The project uses YAML files for configuration:

- `configs/settings.yaml`: Main configuration file containing settings for Twitter API, request management, and logging.
- `configs/.secrets.yaml`: (Optional) File for storing sensitive information like API keys.

The `settings.yaml` file is loaded using Dynaconf, which allows for easy environment-based configuration management.

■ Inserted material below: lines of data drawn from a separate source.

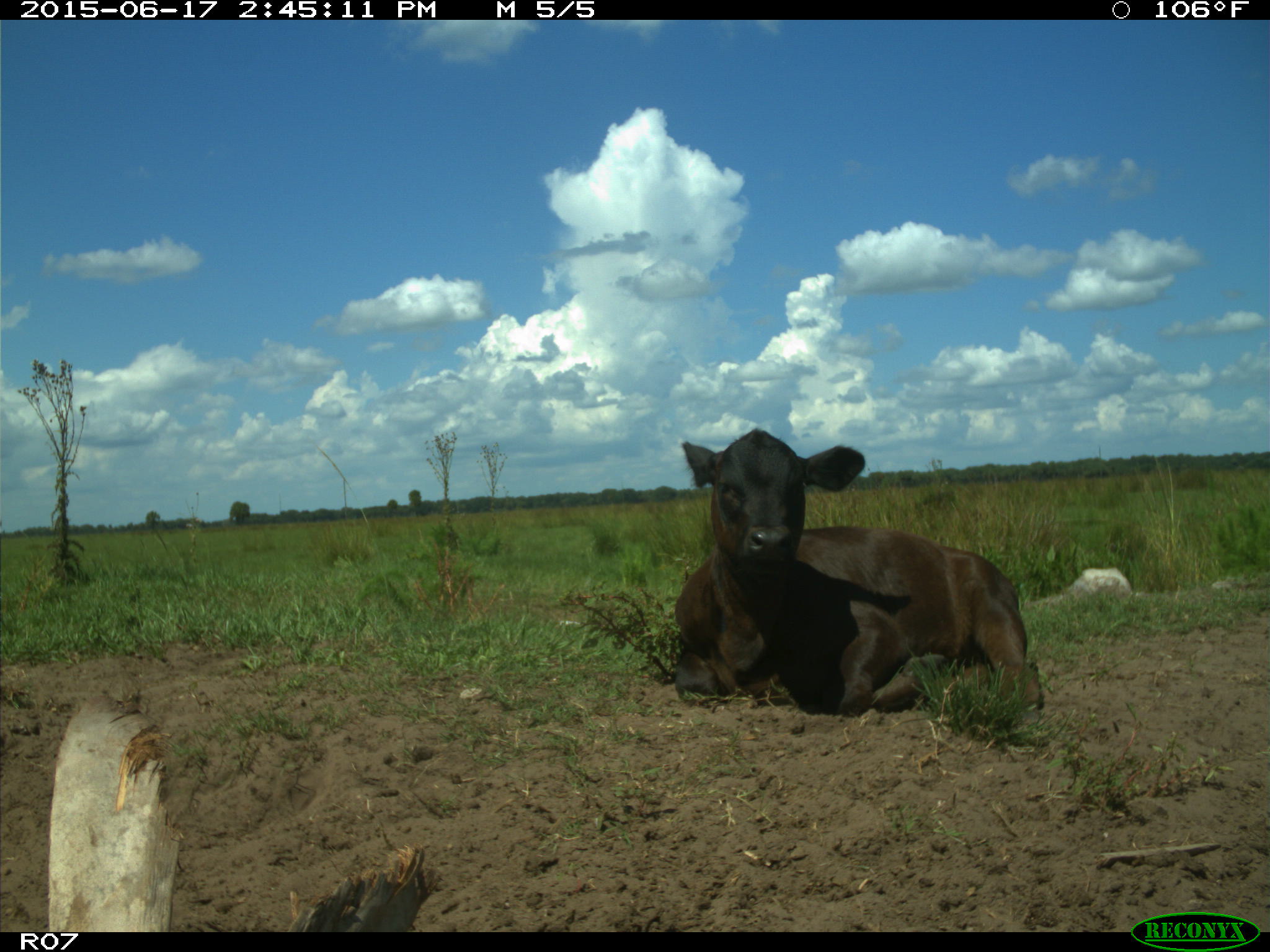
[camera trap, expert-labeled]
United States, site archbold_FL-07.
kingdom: Animalia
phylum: Chordata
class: Mammalia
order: Artiodactyla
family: Bovidae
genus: Bos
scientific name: Bos taurus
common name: domestic cow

## Advanced Twitter Search

The Masa Protocol Node API provides advanced search capabilities for retrieving Twitter data. Some of the available search options include:

- Hashtag Search: `#hashtag`
- Mention Search: `@username`
- From User Search: `from:username`
- Keyword Exclusion: `-keyword`
- OR Operator: `term1 OR term2`
- Geo-location Based Search: `geocode:latitude,longitude,radius`
- Language-Specific Search: `lang:language_code`

For more details, refer to the [Masa Protocol Twitter Docs](xtwitter_advanced.rst).

## Project Structure

- `masa_ai/`: Main package directory
- `configs/`: Configuration files
- `connections/`: API connection handlers
- `tools/`: Core functionality modules
- `qc/`: Quality control tools
- `retrieve/`: Data retrieval tools
- `utils/`: Utility functions
- `orchestration/`: Request management and processing
- `logs/`: Log files
- `data/`: Scraped data
- `examples/`: Example files

## System Requirements {#system-requirements}

If you run into issues running or installing `masa-ai`, ensure you have the necessary system dependencies installed.

### On Debian-based systems (e.g., Ubuntu)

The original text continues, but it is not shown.